Here’s a quick quiz question for you:
What word can you take four letters away from, and still end up with the same sounding word?
Answer: Queue
According to research by The Telegraph, we Brits spend 6 months of our life queuing – probably more if you use the London Underground – although I’m not sure that this is strictly queuing, it’s more like a blood sport.
After discussing the weather, a fascination with queuing is our second most popular national trait – with some other peaches like:
- getting drunk
- moaning
- wanting our sports teams to fail and
- a love of curtain twitching
Waiting in line can be frustrating, in fact waiting for anything is – for example, waiting to cross the road at a pedestrian crossing. But did you know that, depending on how busy a junction is, pressing the button has no effect at all? It’s a placebo, to make you feel like your somehow involved.
Which just makes it even more frustrating. Another fact about pedestrian crossing – do you know about the secret button?
Anyway, back to queuing.
No-one seems to know where the British fascination with queuing comes from, but it seems that World War II appears to have cemented our reputation as civilized queuers. Rationing played a big part on this, where [very] long queues would form in the hope of getting whatever it was that was available – some people often joined the end of a queue without knowing exactly what it was for, they just hoped it would be something useful!
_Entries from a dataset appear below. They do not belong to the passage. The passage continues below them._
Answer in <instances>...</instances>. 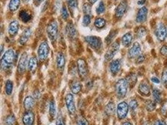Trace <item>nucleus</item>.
<instances>
[{
  "mask_svg": "<svg viewBox=\"0 0 167 125\" xmlns=\"http://www.w3.org/2000/svg\"><path fill=\"white\" fill-rule=\"evenodd\" d=\"M146 34V30L145 27L141 26L137 29L136 31V36L139 38H142Z\"/></svg>",
  "mask_w": 167,
  "mask_h": 125,
  "instance_id": "obj_35",
  "label": "nucleus"
},
{
  "mask_svg": "<svg viewBox=\"0 0 167 125\" xmlns=\"http://www.w3.org/2000/svg\"><path fill=\"white\" fill-rule=\"evenodd\" d=\"M1 48H2V53H3V45H2V46H1Z\"/></svg>",
  "mask_w": 167,
  "mask_h": 125,
  "instance_id": "obj_57",
  "label": "nucleus"
},
{
  "mask_svg": "<svg viewBox=\"0 0 167 125\" xmlns=\"http://www.w3.org/2000/svg\"><path fill=\"white\" fill-rule=\"evenodd\" d=\"M37 59L35 57H32L28 63V69L29 71L34 72L37 67Z\"/></svg>",
  "mask_w": 167,
  "mask_h": 125,
  "instance_id": "obj_23",
  "label": "nucleus"
},
{
  "mask_svg": "<svg viewBox=\"0 0 167 125\" xmlns=\"http://www.w3.org/2000/svg\"><path fill=\"white\" fill-rule=\"evenodd\" d=\"M129 107L132 110H135L138 107V102L136 100H132L129 103Z\"/></svg>",
  "mask_w": 167,
  "mask_h": 125,
  "instance_id": "obj_42",
  "label": "nucleus"
},
{
  "mask_svg": "<svg viewBox=\"0 0 167 125\" xmlns=\"http://www.w3.org/2000/svg\"><path fill=\"white\" fill-rule=\"evenodd\" d=\"M127 4L126 2L123 1L119 6L116 9V16L118 18L122 17L126 11Z\"/></svg>",
  "mask_w": 167,
  "mask_h": 125,
  "instance_id": "obj_15",
  "label": "nucleus"
},
{
  "mask_svg": "<svg viewBox=\"0 0 167 125\" xmlns=\"http://www.w3.org/2000/svg\"><path fill=\"white\" fill-rule=\"evenodd\" d=\"M123 125H132V124L130 123V122H125L123 124Z\"/></svg>",
  "mask_w": 167,
  "mask_h": 125,
  "instance_id": "obj_55",
  "label": "nucleus"
},
{
  "mask_svg": "<svg viewBox=\"0 0 167 125\" xmlns=\"http://www.w3.org/2000/svg\"><path fill=\"white\" fill-rule=\"evenodd\" d=\"M47 33L48 37L52 41H55L58 36V25L54 21L51 22L47 27Z\"/></svg>",
  "mask_w": 167,
  "mask_h": 125,
  "instance_id": "obj_4",
  "label": "nucleus"
},
{
  "mask_svg": "<svg viewBox=\"0 0 167 125\" xmlns=\"http://www.w3.org/2000/svg\"><path fill=\"white\" fill-rule=\"evenodd\" d=\"M139 92L144 96H149L150 94V88L148 84L142 83L140 84L139 88Z\"/></svg>",
  "mask_w": 167,
  "mask_h": 125,
  "instance_id": "obj_21",
  "label": "nucleus"
},
{
  "mask_svg": "<svg viewBox=\"0 0 167 125\" xmlns=\"http://www.w3.org/2000/svg\"><path fill=\"white\" fill-rule=\"evenodd\" d=\"M115 33V31H112V32L109 34V35L107 36L106 41V42H107L108 44L110 43V42H111L112 40L113 39V37L115 36V35H116V33Z\"/></svg>",
  "mask_w": 167,
  "mask_h": 125,
  "instance_id": "obj_45",
  "label": "nucleus"
},
{
  "mask_svg": "<svg viewBox=\"0 0 167 125\" xmlns=\"http://www.w3.org/2000/svg\"><path fill=\"white\" fill-rule=\"evenodd\" d=\"M156 107V104L155 101H153L151 100L147 101L146 103V108L149 111H153L155 110Z\"/></svg>",
  "mask_w": 167,
  "mask_h": 125,
  "instance_id": "obj_32",
  "label": "nucleus"
},
{
  "mask_svg": "<svg viewBox=\"0 0 167 125\" xmlns=\"http://www.w3.org/2000/svg\"><path fill=\"white\" fill-rule=\"evenodd\" d=\"M98 0H90V2L91 4H94L95 3H96Z\"/></svg>",
  "mask_w": 167,
  "mask_h": 125,
  "instance_id": "obj_54",
  "label": "nucleus"
},
{
  "mask_svg": "<svg viewBox=\"0 0 167 125\" xmlns=\"http://www.w3.org/2000/svg\"><path fill=\"white\" fill-rule=\"evenodd\" d=\"M115 110V105L113 102H110L107 104V106L106 107V110H105L106 114L111 115L114 113Z\"/></svg>",
  "mask_w": 167,
  "mask_h": 125,
  "instance_id": "obj_29",
  "label": "nucleus"
},
{
  "mask_svg": "<svg viewBox=\"0 0 167 125\" xmlns=\"http://www.w3.org/2000/svg\"><path fill=\"white\" fill-rule=\"evenodd\" d=\"M56 125H65V121L62 117H59L56 120Z\"/></svg>",
  "mask_w": 167,
  "mask_h": 125,
  "instance_id": "obj_48",
  "label": "nucleus"
},
{
  "mask_svg": "<svg viewBox=\"0 0 167 125\" xmlns=\"http://www.w3.org/2000/svg\"><path fill=\"white\" fill-rule=\"evenodd\" d=\"M142 48L141 46L138 42H135L133 43L132 47L129 50V56L130 58H134L138 57L141 53Z\"/></svg>",
  "mask_w": 167,
  "mask_h": 125,
  "instance_id": "obj_13",
  "label": "nucleus"
},
{
  "mask_svg": "<svg viewBox=\"0 0 167 125\" xmlns=\"http://www.w3.org/2000/svg\"><path fill=\"white\" fill-rule=\"evenodd\" d=\"M126 80L129 84V86L131 88H133L137 81V76L135 73H130L129 76H127Z\"/></svg>",
  "mask_w": 167,
  "mask_h": 125,
  "instance_id": "obj_22",
  "label": "nucleus"
},
{
  "mask_svg": "<svg viewBox=\"0 0 167 125\" xmlns=\"http://www.w3.org/2000/svg\"><path fill=\"white\" fill-rule=\"evenodd\" d=\"M28 63V54L26 52H24L19 59L18 66V71L19 73H23L26 68Z\"/></svg>",
  "mask_w": 167,
  "mask_h": 125,
  "instance_id": "obj_12",
  "label": "nucleus"
},
{
  "mask_svg": "<svg viewBox=\"0 0 167 125\" xmlns=\"http://www.w3.org/2000/svg\"><path fill=\"white\" fill-rule=\"evenodd\" d=\"M32 35V30L30 29L27 28L23 31V34L22 35L20 38H19V43L21 44H25L26 43L28 40H29V37Z\"/></svg>",
  "mask_w": 167,
  "mask_h": 125,
  "instance_id": "obj_18",
  "label": "nucleus"
},
{
  "mask_svg": "<svg viewBox=\"0 0 167 125\" xmlns=\"http://www.w3.org/2000/svg\"><path fill=\"white\" fill-rule=\"evenodd\" d=\"M66 104L67 109L70 114H74L76 111V107L73 94H68L66 97Z\"/></svg>",
  "mask_w": 167,
  "mask_h": 125,
  "instance_id": "obj_10",
  "label": "nucleus"
},
{
  "mask_svg": "<svg viewBox=\"0 0 167 125\" xmlns=\"http://www.w3.org/2000/svg\"><path fill=\"white\" fill-rule=\"evenodd\" d=\"M153 96L155 99V102L160 103L161 101V97H162V93L161 91L158 89H154L153 90Z\"/></svg>",
  "mask_w": 167,
  "mask_h": 125,
  "instance_id": "obj_31",
  "label": "nucleus"
},
{
  "mask_svg": "<svg viewBox=\"0 0 167 125\" xmlns=\"http://www.w3.org/2000/svg\"><path fill=\"white\" fill-rule=\"evenodd\" d=\"M67 2L70 8H76L77 7V0H67Z\"/></svg>",
  "mask_w": 167,
  "mask_h": 125,
  "instance_id": "obj_41",
  "label": "nucleus"
},
{
  "mask_svg": "<svg viewBox=\"0 0 167 125\" xmlns=\"http://www.w3.org/2000/svg\"><path fill=\"white\" fill-rule=\"evenodd\" d=\"M16 120L13 115H9L5 120L6 125H16Z\"/></svg>",
  "mask_w": 167,
  "mask_h": 125,
  "instance_id": "obj_33",
  "label": "nucleus"
},
{
  "mask_svg": "<svg viewBox=\"0 0 167 125\" xmlns=\"http://www.w3.org/2000/svg\"><path fill=\"white\" fill-rule=\"evenodd\" d=\"M83 12L85 13L89 14L91 13V6H90L89 4H88V3L85 4L83 5Z\"/></svg>",
  "mask_w": 167,
  "mask_h": 125,
  "instance_id": "obj_44",
  "label": "nucleus"
},
{
  "mask_svg": "<svg viewBox=\"0 0 167 125\" xmlns=\"http://www.w3.org/2000/svg\"><path fill=\"white\" fill-rule=\"evenodd\" d=\"M13 82L10 80H8L6 83V86H5L6 93L8 95L12 94V91H13Z\"/></svg>",
  "mask_w": 167,
  "mask_h": 125,
  "instance_id": "obj_30",
  "label": "nucleus"
},
{
  "mask_svg": "<svg viewBox=\"0 0 167 125\" xmlns=\"http://www.w3.org/2000/svg\"><path fill=\"white\" fill-rule=\"evenodd\" d=\"M148 9L146 7L143 6L141 8L137 13L136 21L137 23H143L146 21L147 19V16H148Z\"/></svg>",
  "mask_w": 167,
  "mask_h": 125,
  "instance_id": "obj_11",
  "label": "nucleus"
},
{
  "mask_svg": "<svg viewBox=\"0 0 167 125\" xmlns=\"http://www.w3.org/2000/svg\"><path fill=\"white\" fill-rule=\"evenodd\" d=\"M20 5V0H11L9 5V9L11 11H16Z\"/></svg>",
  "mask_w": 167,
  "mask_h": 125,
  "instance_id": "obj_28",
  "label": "nucleus"
},
{
  "mask_svg": "<svg viewBox=\"0 0 167 125\" xmlns=\"http://www.w3.org/2000/svg\"><path fill=\"white\" fill-rule=\"evenodd\" d=\"M62 16L64 19V20H66V19L69 16V14L68 13L67 9L66 7H63L62 9Z\"/></svg>",
  "mask_w": 167,
  "mask_h": 125,
  "instance_id": "obj_43",
  "label": "nucleus"
},
{
  "mask_svg": "<svg viewBox=\"0 0 167 125\" xmlns=\"http://www.w3.org/2000/svg\"><path fill=\"white\" fill-rule=\"evenodd\" d=\"M115 87L118 97L119 98H123L127 93L128 87H129V84L126 79H121L118 81Z\"/></svg>",
  "mask_w": 167,
  "mask_h": 125,
  "instance_id": "obj_2",
  "label": "nucleus"
},
{
  "mask_svg": "<svg viewBox=\"0 0 167 125\" xmlns=\"http://www.w3.org/2000/svg\"><path fill=\"white\" fill-rule=\"evenodd\" d=\"M105 6L103 3L102 2L99 5H98L96 8V12L98 14H100V13H103L105 12Z\"/></svg>",
  "mask_w": 167,
  "mask_h": 125,
  "instance_id": "obj_38",
  "label": "nucleus"
},
{
  "mask_svg": "<svg viewBox=\"0 0 167 125\" xmlns=\"http://www.w3.org/2000/svg\"><path fill=\"white\" fill-rule=\"evenodd\" d=\"M145 60V56L144 54H140L138 58H137V59H136V63H143Z\"/></svg>",
  "mask_w": 167,
  "mask_h": 125,
  "instance_id": "obj_46",
  "label": "nucleus"
},
{
  "mask_svg": "<svg viewBox=\"0 0 167 125\" xmlns=\"http://www.w3.org/2000/svg\"><path fill=\"white\" fill-rule=\"evenodd\" d=\"M146 0H140V1H139L138 2V4L139 5H142L143 4H145V3L146 2Z\"/></svg>",
  "mask_w": 167,
  "mask_h": 125,
  "instance_id": "obj_52",
  "label": "nucleus"
},
{
  "mask_svg": "<svg viewBox=\"0 0 167 125\" xmlns=\"http://www.w3.org/2000/svg\"><path fill=\"white\" fill-rule=\"evenodd\" d=\"M129 107L128 104L123 101L119 104L117 107V114L120 119H124L127 116L128 112H129Z\"/></svg>",
  "mask_w": 167,
  "mask_h": 125,
  "instance_id": "obj_7",
  "label": "nucleus"
},
{
  "mask_svg": "<svg viewBox=\"0 0 167 125\" xmlns=\"http://www.w3.org/2000/svg\"><path fill=\"white\" fill-rule=\"evenodd\" d=\"M43 1H44V0H35V4L37 3L38 5V4H40V3H42Z\"/></svg>",
  "mask_w": 167,
  "mask_h": 125,
  "instance_id": "obj_53",
  "label": "nucleus"
},
{
  "mask_svg": "<svg viewBox=\"0 0 167 125\" xmlns=\"http://www.w3.org/2000/svg\"><path fill=\"white\" fill-rule=\"evenodd\" d=\"M85 41L94 49H99L102 45V40L97 36H86L85 37Z\"/></svg>",
  "mask_w": 167,
  "mask_h": 125,
  "instance_id": "obj_6",
  "label": "nucleus"
},
{
  "mask_svg": "<svg viewBox=\"0 0 167 125\" xmlns=\"http://www.w3.org/2000/svg\"><path fill=\"white\" fill-rule=\"evenodd\" d=\"M120 45L117 42H115L110 46L109 50H107L105 58L106 60H112L114 56L116 54V52L119 50Z\"/></svg>",
  "mask_w": 167,
  "mask_h": 125,
  "instance_id": "obj_9",
  "label": "nucleus"
},
{
  "mask_svg": "<svg viewBox=\"0 0 167 125\" xmlns=\"http://www.w3.org/2000/svg\"><path fill=\"white\" fill-rule=\"evenodd\" d=\"M162 81L164 84L167 85V68H165L162 73Z\"/></svg>",
  "mask_w": 167,
  "mask_h": 125,
  "instance_id": "obj_40",
  "label": "nucleus"
},
{
  "mask_svg": "<svg viewBox=\"0 0 167 125\" xmlns=\"http://www.w3.org/2000/svg\"><path fill=\"white\" fill-rule=\"evenodd\" d=\"M56 63L58 69L60 70H63L65 65V59L63 53H59L58 54L56 58Z\"/></svg>",
  "mask_w": 167,
  "mask_h": 125,
  "instance_id": "obj_19",
  "label": "nucleus"
},
{
  "mask_svg": "<svg viewBox=\"0 0 167 125\" xmlns=\"http://www.w3.org/2000/svg\"><path fill=\"white\" fill-rule=\"evenodd\" d=\"M133 39V38L132 34L131 33H127L122 37V43L125 46L129 47L132 43Z\"/></svg>",
  "mask_w": 167,
  "mask_h": 125,
  "instance_id": "obj_20",
  "label": "nucleus"
},
{
  "mask_svg": "<svg viewBox=\"0 0 167 125\" xmlns=\"http://www.w3.org/2000/svg\"><path fill=\"white\" fill-rule=\"evenodd\" d=\"M90 22H91L90 16L88 15H85V16L83 17V25L84 26H86L90 23Z\"/></svg>",
  "mask_w": 167,
  "mask_h": 125,
  "instance_id": "obj_39",
  "label": "nucleus"
},
{
  "mask_svg": "<svg viewBox=\"0 0 167 125\" xmlns=\"http://www.w3.org/2000/svg\"><path fill=\"white\" fill-rule=\"evenodd\" d=\"M35 105L34 98L32 97H27L24 101V107L27 110L33 108Z\"/></svg>",
  "mask_w": 167,
  "mask_h": 125,
  "instance_id": "obj_25",
  "label": "nucleus"
},
{
  "mask_svg": "<svg viewBox=\"0 0 167 125\" xmlns=\"http://www.w3.org/2000/svg\"><path fill=\"white\" fill-rule=\"evenodd\" d=\"M151 81L153 83H156V84H159L160 83V80L158 78H156V77H152V78H151Z\"/></svg>",
  "mask_w": 167,
  "mask_h": 125,
  "instance_id": "obj_50",
  "label": "nucleus"
},
{
  "mask_svg": "<svg viewBox=\"0 0 167 125\" xmlns=\"http://www.w3.org/2000/svg\"><path fill=\"white\" fill-rule=\"evenodd\" d=\"M154 125H166V123L162 120H159L155 122Z\"/></svg>",
  "mask_w": 167,
  "mask_h": 125,
  "instance_id": "obj_49",
  "label": "nucleus"
},
{
  "mask_svg": "<svg viewBox=\"0 0 167 125\" xmlns=\"http://www.w3.org/2000/svg\"><path fill=\"white\" fill-rule=\"evenodd\" d=\"M78 71L82 78H85L88 74V66L86 63L83 59H79L77 61Z\"/></svg>",
  "mask_w": 167,
  "mask_h": 125,
  "instance_id": "obj_8",
  "label": "nucleus"
},
{
  "mask_svg": "<svg viewBox=\"0 0 167 125\" xmlns=\"http://www.w3.org/2000/svg\"><path fill=\"white\" fill-rule=\"evenodd\" d=\"M19 30V23L17 21H13L10 23L8 27V33L10 35H16Z\"/></svg>",
  "mask_w": 167,
  "mask_h": 125,
  "instance_id": "obj_17",
  "label": "nucleus"
},
{
  "mask_svg": "<svg viewBox=\"0 0 167 125\" xmlns=\"http://www.w3.org/2000/svg\"><path fill=\"white\" fill-rule=\"evenodd\" d=\"M70 89L72 92L74 94L79 93L82 90V84L79 81H75L72 83L70 85Z\"/></svg>",
  "mask_w": 167,
  "mask_h": 125,
  "instance_id": "obj_24",
  "label": "nucleus"
},
{
  "mask_svg": "<svg viewBox=\"0 0 167 125\" xmlns=\"http://www.w3.org/2000/svg\"><path fill=\"white\" fill-rule=\"evenodd\" d=\"M49 51H50V48H49L48 43L46 41L42 43L40 46H39V48L38 50V58L40 61H43L47 58L49 54Z\"/></svg>",
  "mask_w": 167,
  "mask_h": 125,
  "instance_id": "obj_3",
  "label": "nucleus"
},
{
  "mask_svg": "<svg viewBox=\"0 0 167 125\" xmlns=\"http://www.w3.org/2000/svg\"><path fill=\"white\" fill-rule=\"evenodd\" d=\"M29 1H30V0H23V2H26V3L29 2Z\"/></svg>",
  "mask_w": 167,
  "mask_h": 125,
  "instance_id": "obj_56",
  "label": "nucleus"
},
{
  "mask_svg": "<svg viewBox=\"0 0 167 125\" xmlns=\"http://www.w3.org/2000/svg\"><path fill=\"white\" fill-rule=\"evenodd\" d=\"M49 111H50V117L52 118H54L55 117L56 110V105L53 100H52L50 103V110H49Z\"/></svg>",
  "mask_w": 167,
  "mask_h": 125,
  "instance_id": "obj_34",
  "label": "nucleus"
},
{
  "mask_svg": "<svg viewBox=\"0 0 167 125\" xmlns=\"http://www.w3.org/2000/svg\"><path fill=\"white\" fill-rule=\"evenodd\" d=\"M19 18H21V20L24 23H27L31 20L32 16H31L30 14L28 13V12H27L26 11L23 10L20 13H19Z\"/></svg>",
  "mask_w": 167,
  "mask_h": 125,
  "instance_id": "obj_27",
  "label": "nucleus"
},
{
  "mask_svg": "<svg viewBox=\"0 0 167 125\" xmlns=\"http://www.w3.org/2000/svg\"><path fill=\"white\" fill-rule=\"evenodd\" d=\"M77 125H89L88 121L82 116H80L77 120Z\"/></svg>",
  "mask_w": 167,
  "mask_h": 125,
  "instance_id": "obj_37",
  "label": "nucleus"
},
{
  "mask_svg": "<svg viewBox=\"0 0 167 125\" xmlns=\"http://www.w3.org/2000/svg\"><path fill=\"white\" fill-rule=\"evenodd\" d=\"M106 24V21L103 18H98L95 20V25L96 27L98 28H103L105 26Z\"/></svg>",
  "mask_w": 167,
  "mask_h": 125,
  "instance_id": "obj_36",
  "label": "nucleus"
},
{
  "mask_svg": "<svg viewBox=\"0 0 167 125\" xmlns=\"http://www.w3.org/2000/svg\"><path fill=\"white\" fill-rule=\"evenodd\" d=\"M33 95H34L35 98L38 99L40 97V95H41V94H40V91H38V90H36V91H35V92H34V93H33Z\"/></svg>",
  "mask_w": 167,
  "mask_h": 125,
  "instance_id": "obj_51",
  "label": "nucleus"
},
{
  "mask_svg": "<svg viewBox=\"0 0 167 125\" xmlns=\"http://www.w3.org/2000/svg\"><path fill=\"white\" fill-rule=\"evenodd\" d=\"M66 33L70 38H74L76 36V30L72 23H69L66 26Z\"/></svg>",
  "mask_w": 167,
  "mask_h": 125,
  "instance_id": "obj_26",
  "label": "nucleus"
},
{
  "mask_svg": "<svg viewBox=\"0 0 167 125\" xmlns=\"http://www.w3.org/2000/svg\"><path fill=\"white\" fill-rule=\"evenodd\" d=\"M121 66H122L121 61L120 60H115L113 61L110 64L111 72L113 74H116V73H119V71L120 70Z\"/></svg>",
  "mask_w": 167,
  "mask_h": 125,
  "instance_id": "obj_16",
  "label": "nucleus"
},
{
  "mask_svg": "<svg viewBox=\"0 0 167 125\" xmlns=\"http://www.w3.org/2000/svg\"><path fill=\"white\" fill-rule=\"evenodd\" d=\"M144 125H151V124L149 123H145Z\"/></svg>",
  "mask_w": 167,
  "mask_h": 125,
  "instance_id": "obj_58",
  "label": "nucleus"
},
{
  "mask_svg": "<svg viewBox=\"0 0 167 125\" xmlns=\"http://www.w3.org/2000/svg\"><path fill=\"white\" fill-rule=\"evenodd\" d=\"M35 122V114L31 111L26 112L23 117V123L25 125H33Z\"/></svg>",
  "mask_w": 167,
  "mask_h": 125,
  "instance_id": "obj_14",
  "label": "nucleus"
},
{
  "mask_svg": "<svg viewBox=\"0 0 167 125\" xmlns=\"http://www.w3.org/2000/svg\"><path fill=\"white\" fill-rule=\"evenodd\" d=\"M160 53L164 56L167 57V46L166 45H163L160 49Z\"/></svg>",
  "mask_w": 167,
  "mask_h": 125,
  "instance_id": "obj_47",
  "label": "nucleus"
},
{
  "mask_svg": "<svg viewBox=\"0 0 167 125\" xmlns=\"http://www.w3.org/2000/svg\"><path fill=\"white\" fill-rule=\"evenodd\" d=\"M155 35L159 41H163L165 40L167 36V30L166 26L163 23H160L157 26L155 31Z\"/></svg>",
  "mask_w": 167,
  "mask_h": 125,
  "instance_id": "obj_5",
  "label": "nucleus"
},
{
  "mask_svg": "<svg viewBox=\"0 0 167 125\" xmlns=\"http://www.w3.org/2000/svg\"><path fill=\"white\" fill-rule=\"evenodd\" d=\"M15 60V52L13 50H7L3 56L1 60L2 68L6 70L10 68Z\"/></svg>",
  "mask_w": 167,
  "mask_h": 125,
  "instance_id": "obj_1",
  "label": "nucleus"
}]
</instances>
There have been a couple of literary observations made about queuing. George Orwell imagined a foreign observer would be struck by the English crowd’s “willingness to form queues”, and British author George Mikes wrote in his 1946 book How to be an Alien that “an Englishman, even if he is alone, forms an orderly queue of one”.
Some would argue though that whilst we are always keen to form a queue, we’re not so good at waiting in them – might be a bit extremist, but just ask anyone in the kebab house queue, late on a Saturday night, when someone barges to the front and orders “Large Doner, fully loaded – flood it with chili sauce”!
The key with queuing is making people think that they have not waited less time than they actually have. Some companies install TVs for you to watch in the queue – although this can feel as though you’re being sold to. I was recently in a McDonalds and they had installed tablets to distract you, or at least distract my kids whilst we waited.
How quickly customers are served can be a driver of satisfaction, or more accurately a driver of dissatisfaction – you don’t get massive praise for there not being a queue.
So the more you do to reduce the wait, or at least help to reduce the perception of the wait the better. In a recent study, it was found that where there appears to be no steps made to reduce waiting time, people will over estimate their wait by 25%, so if they actually waited 4 minutes they believe they waited for 5, if they waited 20 minutes they believe they waited 25 minutes etc.
So at the very least, if you’re in a queue and you can see that people are trying to help, you’ll be more forgiving.
Now queues can take any number of forms:
- Stores – eg queueing in a supermarket or bank
- Telephone – eg being on hold
- On-line – eg waiting for a website page to update or waiting for a reply via social media
In all cases you need to take a critical look at how you can reduce wait times; be that actual wait times or the perception of waiting. Examples could be:
- opening more checkout points in supermarkets
- having a call back option for telephone enquiries – although care needs to be applied as the customer just ends up waiting for the call back as opposed to waiting on hold
Remember though, if you happen to find yourself in a queue whatever you do, do NOT push in.